Raquel Xalabarder, doctora en Derecho por la Universidad de Barcelona, argumenta en un artículo sobre el tema que “nadie puede crear en un ‘vacío’: toda creación se sustenta de creaciones anteriores. De hecho, podríamos decir que el dominio público es el estado “natural” de las obras, siendo el régimen de propiedad intelectual una excepción temporal y limitada al dominio público”.

Y es que la propiedad intelectual es una institución, un convenio social aceptado de reciente factura, pues la creación humana de cualquier tipo de expresión ya existía antes del copyright.

“El nacimiento de la propiedad intelectual que hoy conocemos sólo fue posible (y necesaria) a raíz de una innovación tecnológica: la imprenta de Gutenberg en el siglo XV, que permitió por primera vez la producción masiva de ejemplares de la obra y, por tanto, su comercialización. La propiedad intelectual nace, pues, cuando es posible valorar la obra (creación intelectual) y distinguirla del soporte físico que la contiene. A lo largo de los siglos, el régimen de la propiedad intelectual se ha demostrado útil como incentivo para fomentar la creación de obras”, explica también la académica, pero no por ello deja de señalar que en materia de protección de los derechos los excesos a su vez pueden limitarla.

La industria de contenidos argumenta que, sin los derechos, el sistema de propiedad intelectual no podría sobrevivir en un contexto digital. El movimiento de la cultura libre argumenta que estas modificaciones llevan al bloqueo digital (digital lock up) de las obras, sujeto al control absoluto del autor, y al empobrecimiento cultural.

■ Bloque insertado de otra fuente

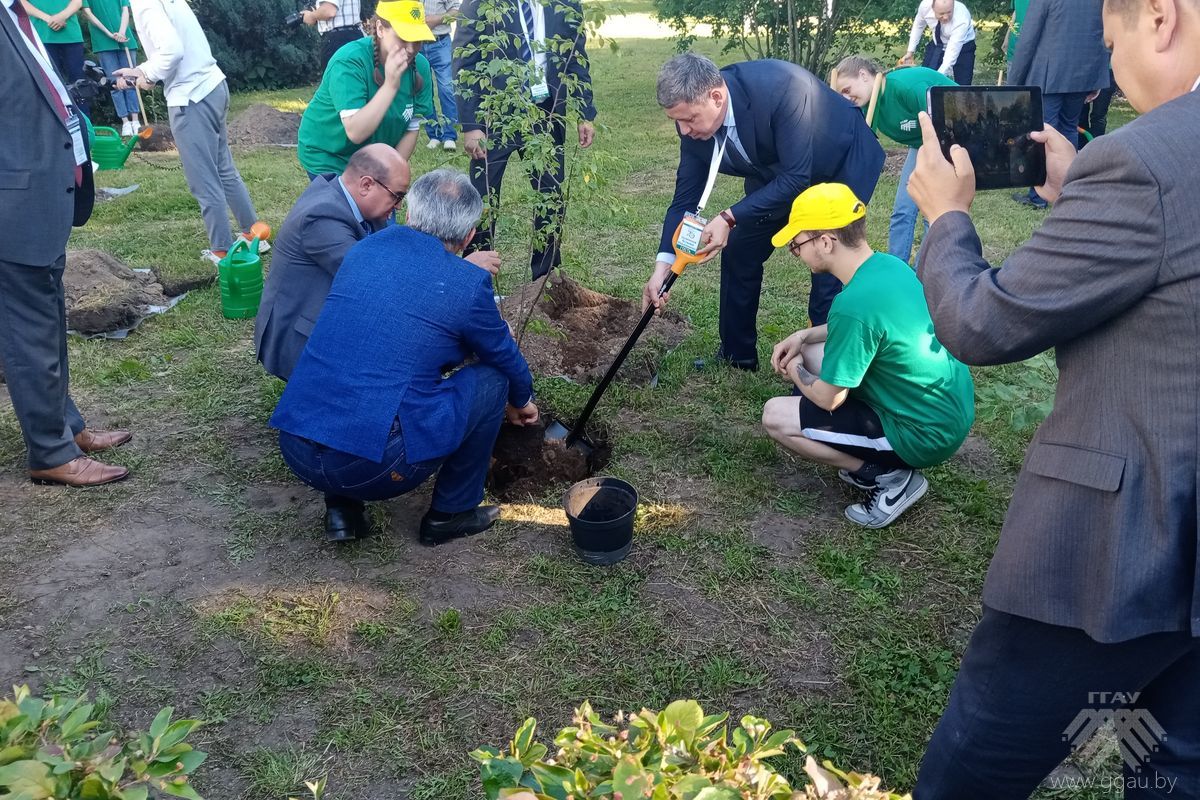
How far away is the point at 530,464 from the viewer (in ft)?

Y eso es justamente lo que está sucediendo con las industrias culturales, de entretenimiento y de generación de contenidos: el exceso de protección que exigen las empresas del ramo con el argumento de la recuperación de la inversión que inyecta la industria para generar nuevos productos limita la apropiación de los objetos –cuando los hay— y de las ideas detrás de ellos.

Mezcla y remezcla

El fin de siglo trajo consigo un espíritu revisionista, apuntalado por la facilidad tecnológica para repasar si no todo el siglo, al menos sí las últimas décadas, sin duda las más vertiginosas en lo que a nuevos medios –y por ende nuevos espejos en los cual mirarnos— se refiere.

Musicalmente parecemos metidos en una espiral que se mira el ombligo en un necesario pero tal vez excesivo recuento de los que fuimos –especialmente de la década de los años ochenta–, aunque también nos dejó fenómenos de apropiación de esos mismos contenidos para descontextualizarlos y crear desde ahí nuevos sonidos, ejemplo de ellos son bandas como Portishead, pero también como The Avalanches.

Visual e icónicamente si bien también se tiene esa actitud, también hubo una apuesta por voltear a la vastedad global que trajeron consigo las tecnologías de la información en su posibilidad de interrelación pero también en esa facilidad de reproducción.

Y esa misma facilidad de reproducción y apropiación es la que toma Morkecho666, tal vez mucho menos ideológico y tal vez mucho más ocurrente, para poner a Rammstein a interpretar El Sonidito.